» Problem details
Exact reproduction is required for all entries.

» Information
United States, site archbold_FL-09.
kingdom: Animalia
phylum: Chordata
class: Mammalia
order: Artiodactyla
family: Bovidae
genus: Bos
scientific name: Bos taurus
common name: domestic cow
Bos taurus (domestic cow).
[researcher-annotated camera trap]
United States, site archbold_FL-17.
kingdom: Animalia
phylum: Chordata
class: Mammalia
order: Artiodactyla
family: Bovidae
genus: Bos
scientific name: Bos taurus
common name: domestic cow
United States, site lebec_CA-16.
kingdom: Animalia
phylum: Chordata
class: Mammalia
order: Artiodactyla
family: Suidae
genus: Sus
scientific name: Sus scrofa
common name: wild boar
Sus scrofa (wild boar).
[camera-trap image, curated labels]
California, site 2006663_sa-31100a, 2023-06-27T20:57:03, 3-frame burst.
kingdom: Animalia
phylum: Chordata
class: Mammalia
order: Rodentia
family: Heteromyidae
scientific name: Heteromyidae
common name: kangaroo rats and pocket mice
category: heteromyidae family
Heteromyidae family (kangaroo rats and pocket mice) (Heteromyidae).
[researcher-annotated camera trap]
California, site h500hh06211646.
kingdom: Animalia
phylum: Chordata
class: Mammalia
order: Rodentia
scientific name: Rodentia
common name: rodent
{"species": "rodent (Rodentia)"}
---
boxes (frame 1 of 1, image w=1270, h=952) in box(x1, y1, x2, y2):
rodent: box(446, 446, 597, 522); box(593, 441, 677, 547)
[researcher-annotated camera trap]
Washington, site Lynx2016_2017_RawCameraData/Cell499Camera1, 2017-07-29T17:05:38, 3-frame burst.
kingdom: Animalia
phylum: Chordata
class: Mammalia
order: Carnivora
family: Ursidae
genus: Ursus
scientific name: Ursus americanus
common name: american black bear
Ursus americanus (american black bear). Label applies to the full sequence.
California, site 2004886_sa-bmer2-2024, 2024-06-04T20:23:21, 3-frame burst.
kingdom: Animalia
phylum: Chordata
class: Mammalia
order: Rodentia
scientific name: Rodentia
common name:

» Answer to this problem
United States, site archbold_FL-09.
kingdom: Animalia
phylum: Chordata
class: Mammalia
order: Artiodactyla
family: Bovidae
genus: Bos
scientific name: Bos taurus
common name: domestic cow
Bos taurus (domestic cow).
[researcher-annotated camera trap]
United States, site archbold_FL-17.
kingdom: Animalia
phylum: Chordata
class: Mammalia
order: Artiodactyla
family: Bovidae
genus: Bos
scientific name: Bos taurus
common name: domestic cow
United States, site lebec_CA-16.
kingdom: Animalia
phylum: Chordata
class: Mammalia
order: Artiodactyla
family: Suidae
genus: Sus
scientific name: Sus scrofa
common name: wild boar
Sus scrofa (wild boar).
[camera-trap image, curated labels]
California, site 2006663_sa-31100a, 2023-06-27T20:57:03, 3-frame burst.
kingdom: Animalia
phylum: Chordata
class: Mammalia
order: Rodentia
family: Heteromyidae
scientific name: Heteromyidae
common name: kangaroo rats and pocket mice
category: heteromyidae family
Heteromyidae family (kangaroo rats and pocket mice) (Heteromyidae).
[researcher-annotated camera trap]
California, site h500hh06211646.
kingdom: Animalia
phylum: Chordata
class: Mammalia
order: Rodentia
scientific name: Rodentia
common name: rodent
{"species": "rodent (Rodentia)"}
---
boxes (frame 1 of 1, image w=1270, h=952) in box(x1, y1, x2, y2):
rodent: box(446, 446, 597, 522); box(593, 441, 677, 547)
[researcher-annotated camera trap]
Washington, site Lynx2016_2017_RawCameraData/Cell499Camera1, 2017-07-29T17:05:38, 3-frame burst.
kingdom: Animalia
phylum: Chordata
class: Mammalia
order: Carnivora
family: Ursidae
genus: Ursus
scientific name: Ursus americanus
common name: american black bear
Ursus americanus (american black bear). Label applies to the full sequence.
California, site 2004886_sa-bmer2-2024, 2024-06-04T20:23:21, 3-frame burst.
kingdom: Animalia
phylum: Chordata
class: Mammalia
order: Rodentia
scientific name: Rodentia
common name:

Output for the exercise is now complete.